The Net Promoter Score (NPS) is a customer loyalty measurement developed by Fred Reichheld, Bain & Company, and Satmetrix. It relies on only one question: How likely is it that you would recommend our company/ product/ service to a friend or colleague?

It then breaks up responses into three areas:

  • Promoters (9-10). The happiest and most loyal customers that are most likely to refer to others.

  • Passives (7-8). Customers are happy but are unlikely to refer to others. They may be swayed to a competitor fairly easily.

  • Detractors (0-6). Detractors are customers that are unhappy and may spread negative messages and reviews.

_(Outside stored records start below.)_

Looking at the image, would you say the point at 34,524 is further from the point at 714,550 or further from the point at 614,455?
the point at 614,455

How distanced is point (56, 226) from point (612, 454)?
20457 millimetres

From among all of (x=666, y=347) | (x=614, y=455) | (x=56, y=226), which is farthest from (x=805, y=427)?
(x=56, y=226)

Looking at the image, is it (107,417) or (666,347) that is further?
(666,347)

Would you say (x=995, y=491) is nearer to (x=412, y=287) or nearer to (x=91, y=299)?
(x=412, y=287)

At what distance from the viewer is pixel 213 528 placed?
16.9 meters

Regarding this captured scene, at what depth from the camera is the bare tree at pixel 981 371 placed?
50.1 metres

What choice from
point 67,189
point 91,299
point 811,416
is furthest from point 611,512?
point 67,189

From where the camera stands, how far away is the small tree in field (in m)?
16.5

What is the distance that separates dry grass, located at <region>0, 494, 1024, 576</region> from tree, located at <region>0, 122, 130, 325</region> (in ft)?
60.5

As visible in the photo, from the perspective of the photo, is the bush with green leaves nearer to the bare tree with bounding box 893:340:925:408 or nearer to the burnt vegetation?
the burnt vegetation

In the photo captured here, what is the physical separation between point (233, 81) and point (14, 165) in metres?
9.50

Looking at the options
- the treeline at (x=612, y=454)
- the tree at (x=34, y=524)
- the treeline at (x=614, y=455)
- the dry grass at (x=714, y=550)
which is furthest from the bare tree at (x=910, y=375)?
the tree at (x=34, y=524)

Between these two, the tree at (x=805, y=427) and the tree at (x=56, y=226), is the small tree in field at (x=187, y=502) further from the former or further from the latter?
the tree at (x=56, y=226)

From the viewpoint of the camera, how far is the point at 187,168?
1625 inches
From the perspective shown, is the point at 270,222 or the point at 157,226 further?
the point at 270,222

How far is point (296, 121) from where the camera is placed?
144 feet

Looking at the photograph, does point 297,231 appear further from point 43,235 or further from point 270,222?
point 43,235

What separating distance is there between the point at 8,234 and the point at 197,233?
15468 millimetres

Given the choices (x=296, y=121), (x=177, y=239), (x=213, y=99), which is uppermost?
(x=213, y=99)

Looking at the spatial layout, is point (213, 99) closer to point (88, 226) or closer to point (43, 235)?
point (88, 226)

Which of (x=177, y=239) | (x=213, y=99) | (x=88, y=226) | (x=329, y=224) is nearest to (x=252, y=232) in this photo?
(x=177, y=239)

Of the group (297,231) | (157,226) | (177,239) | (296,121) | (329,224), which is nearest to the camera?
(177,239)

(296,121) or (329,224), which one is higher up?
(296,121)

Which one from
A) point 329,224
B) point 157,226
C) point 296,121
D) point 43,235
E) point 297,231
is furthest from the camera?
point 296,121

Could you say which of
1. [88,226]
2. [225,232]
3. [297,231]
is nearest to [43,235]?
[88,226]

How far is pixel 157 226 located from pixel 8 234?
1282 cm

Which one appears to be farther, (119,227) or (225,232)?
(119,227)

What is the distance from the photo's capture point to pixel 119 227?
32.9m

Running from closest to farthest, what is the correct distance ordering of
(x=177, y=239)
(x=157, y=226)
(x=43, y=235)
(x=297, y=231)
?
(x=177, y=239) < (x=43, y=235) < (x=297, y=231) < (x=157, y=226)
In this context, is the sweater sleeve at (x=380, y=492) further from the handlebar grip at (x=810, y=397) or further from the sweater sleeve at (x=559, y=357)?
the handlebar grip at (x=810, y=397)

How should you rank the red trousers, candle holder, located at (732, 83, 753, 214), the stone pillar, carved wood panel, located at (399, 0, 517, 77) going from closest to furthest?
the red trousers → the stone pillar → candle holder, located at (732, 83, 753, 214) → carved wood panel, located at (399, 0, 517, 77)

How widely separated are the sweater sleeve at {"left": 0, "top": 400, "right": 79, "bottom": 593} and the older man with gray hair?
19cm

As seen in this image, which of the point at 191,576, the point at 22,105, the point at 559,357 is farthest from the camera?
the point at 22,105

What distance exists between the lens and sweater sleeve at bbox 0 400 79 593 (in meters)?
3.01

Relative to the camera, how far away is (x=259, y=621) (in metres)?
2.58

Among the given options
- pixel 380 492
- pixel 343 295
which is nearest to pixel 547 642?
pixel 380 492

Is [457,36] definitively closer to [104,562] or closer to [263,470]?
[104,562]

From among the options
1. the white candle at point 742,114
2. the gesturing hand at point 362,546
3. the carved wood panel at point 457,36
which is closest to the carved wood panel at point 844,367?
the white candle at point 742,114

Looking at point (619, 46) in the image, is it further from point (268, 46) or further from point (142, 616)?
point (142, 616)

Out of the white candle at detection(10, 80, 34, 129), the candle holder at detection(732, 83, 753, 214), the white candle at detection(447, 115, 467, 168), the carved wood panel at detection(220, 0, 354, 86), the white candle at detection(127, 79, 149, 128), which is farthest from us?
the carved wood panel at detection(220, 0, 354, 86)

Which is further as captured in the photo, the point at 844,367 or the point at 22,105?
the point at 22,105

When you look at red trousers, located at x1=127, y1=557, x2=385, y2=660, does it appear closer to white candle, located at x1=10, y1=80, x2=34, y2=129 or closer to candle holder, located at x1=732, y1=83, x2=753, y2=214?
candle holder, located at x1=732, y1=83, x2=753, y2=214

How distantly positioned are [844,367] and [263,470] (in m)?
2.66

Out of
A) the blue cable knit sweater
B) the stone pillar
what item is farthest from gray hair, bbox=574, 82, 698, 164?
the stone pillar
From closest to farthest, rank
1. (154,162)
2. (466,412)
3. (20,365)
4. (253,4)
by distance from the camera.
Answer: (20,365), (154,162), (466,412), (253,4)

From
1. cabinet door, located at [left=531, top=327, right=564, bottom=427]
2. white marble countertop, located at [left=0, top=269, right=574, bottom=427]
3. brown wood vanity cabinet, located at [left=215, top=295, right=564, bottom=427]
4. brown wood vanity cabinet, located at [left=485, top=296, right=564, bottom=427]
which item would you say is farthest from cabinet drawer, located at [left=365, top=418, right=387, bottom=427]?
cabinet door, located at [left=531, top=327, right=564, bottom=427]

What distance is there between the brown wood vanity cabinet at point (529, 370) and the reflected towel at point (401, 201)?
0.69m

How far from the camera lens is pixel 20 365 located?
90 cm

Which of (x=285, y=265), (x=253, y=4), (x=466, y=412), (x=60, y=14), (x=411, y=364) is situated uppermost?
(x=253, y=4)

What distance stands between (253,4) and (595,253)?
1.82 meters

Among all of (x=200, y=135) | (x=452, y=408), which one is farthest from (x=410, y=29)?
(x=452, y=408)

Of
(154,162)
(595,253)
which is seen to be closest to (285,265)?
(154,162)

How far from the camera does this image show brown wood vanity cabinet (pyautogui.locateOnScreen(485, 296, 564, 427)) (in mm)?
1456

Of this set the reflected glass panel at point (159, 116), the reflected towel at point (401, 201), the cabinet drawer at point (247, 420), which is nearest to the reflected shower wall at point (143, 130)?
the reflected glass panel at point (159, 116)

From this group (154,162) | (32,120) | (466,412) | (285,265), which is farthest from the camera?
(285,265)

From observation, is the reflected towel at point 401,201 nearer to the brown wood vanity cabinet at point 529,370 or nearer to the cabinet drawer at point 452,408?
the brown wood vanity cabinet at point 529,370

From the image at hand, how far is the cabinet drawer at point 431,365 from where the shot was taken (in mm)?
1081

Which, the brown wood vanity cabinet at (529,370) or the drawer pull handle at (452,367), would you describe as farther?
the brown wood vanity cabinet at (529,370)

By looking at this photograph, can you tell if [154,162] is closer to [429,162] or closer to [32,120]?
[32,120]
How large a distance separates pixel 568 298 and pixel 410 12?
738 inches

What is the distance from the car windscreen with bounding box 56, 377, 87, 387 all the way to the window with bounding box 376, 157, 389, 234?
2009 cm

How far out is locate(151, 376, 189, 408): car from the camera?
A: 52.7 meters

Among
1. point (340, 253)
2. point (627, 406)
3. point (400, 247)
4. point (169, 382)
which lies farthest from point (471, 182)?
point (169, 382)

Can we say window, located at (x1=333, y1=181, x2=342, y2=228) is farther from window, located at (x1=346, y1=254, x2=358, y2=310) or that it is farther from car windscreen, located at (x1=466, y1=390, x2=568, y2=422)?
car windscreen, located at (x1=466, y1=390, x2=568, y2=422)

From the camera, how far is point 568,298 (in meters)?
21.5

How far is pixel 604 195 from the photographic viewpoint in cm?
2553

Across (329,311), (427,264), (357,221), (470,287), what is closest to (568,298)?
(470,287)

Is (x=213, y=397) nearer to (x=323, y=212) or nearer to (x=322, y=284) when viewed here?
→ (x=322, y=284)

As a metric, NPS has done a lot to help companies rally their organizations around a measurement that is simple to use. This in and of itself, makes NPS a winner. Instead of distributing bulky customer satisfaction surveys, where the people issuing the survey don’t really know what to do with the results, NPS has one question and one metric.

As Fred Reichheld, creator of NPS notedMost customer satisfaction surveys aren’t very useful. They tend to be long and complicated, yielding low response rates and ambiguous implications that are difficult to act on.”

Recently, we’ve come across some challenges with NPS raised by customers of our clients:

  • NPS does not always correlate with customer loyalty, retention and growth. When the correlation doesn’t prove out, companies get frustrated because NPS does not provide the reasons behind the ranking. For example, we spoke to one customer who said he would recommend the company but he was also planning to cancel his contract with them. We learned this through an interview and when we asked why the answer was simply. “I think the company is strong and I would recommend them, I just think the competition is better for what we need.”

  • NPS can tell you what your customers think but not why they feel that way and if you are looking to earn customer loyalty you can ignore some of the challenges underneath the response and equally the opportunities. In one case a client chose to ignore all of the passive grouping and chose to only focus on those that were positively oriented. While you may not be able to mobilize your detractors, it is important to understand why they feel the way they do; through listening the potential exists for fixing the problem.

NPS is a starting place for a series of longer term actions with customers and employees. Like all measurements it is not perfect, but it does bring to the light of day the strengths and weaknesses in one simple measurement. And in today’s currency – simple is gold.